** Exercise **
In the passage on machine-learned item ranking, what is the user engagement data normalized by?

** Document segment **

####################

In yet other embodiments, a non-transitory computer readable medium has instructions stored thereon, where the instructions, when executed by at least one processor, cause a computing device to perform operations that include receiving user session data for a plurality of users. The operations also include generating, based on the user session data, user engagement data characterizing engagements of one or more corresponding items for each of a plurality of queries. Further, the operations include determining, based on the user session data, a number of examines for each of the one or more corresponding items for each of the plurality of queries. The operations also include normalizing the user engagement data for each of the one or more corresponding items of each of the plurality of queries based on the corresponding number of examines. The operations further include generating ranking data characterizing a ranking of at least a subset of the plurality of items based on the normalized user engagement data. The operations also include training a machine learning model based on the ranking data.

In yet other embodiments, a non-transitory computer readable medium has instructions stored thereon, where the instructions, when executed by at least one processor, cause a computing device to perform operations that include receiving a query for a user. The operations also include applying a trained machine learning model to the query to generate item ranking data characterizing a ranking of items. Further, the operations includes transmitting the ranking of items in response to the received query.

####################

** Provided material **
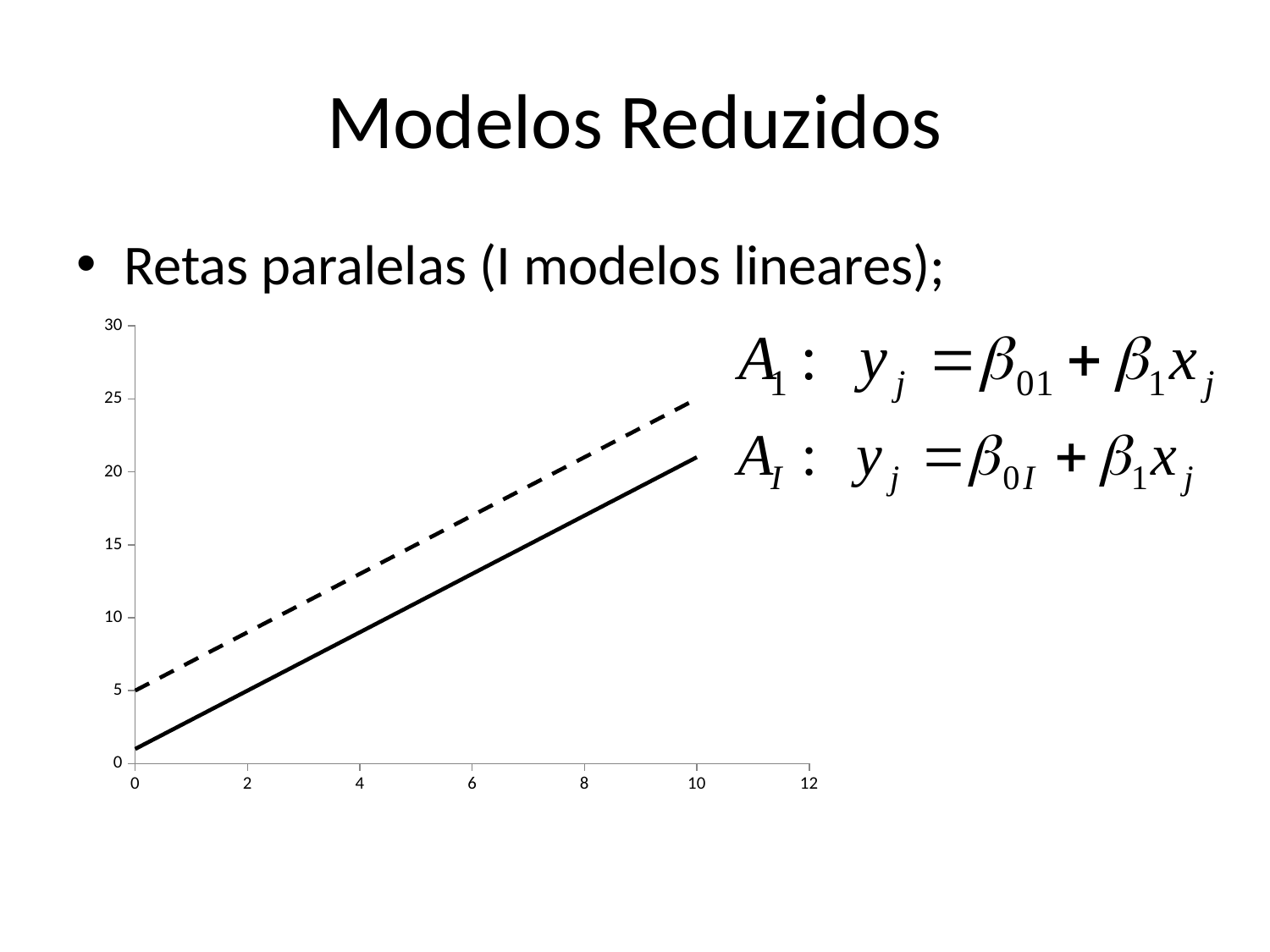
What is the highest tick value shown on the x axis? 12 What is the highest tick value shown on the y axis? 30 Is the value of the dashed line at x = 0 greater or less than 10? less Is the value of the dashed line at x = 4 greater or less than 10? greater How many lines are plotted on the chart? 2 Is the value of the dashed line at x = 10 greater or less than 20? greater Do the plotted lines rise or fall as x increases? rise What kind of chart is shown on the slide? line chart Which line lies higher on the chart, the solid line or the dashed line? the dashed line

####################

** Solution to this exercise **
The corresponding number of examines for each item of each query.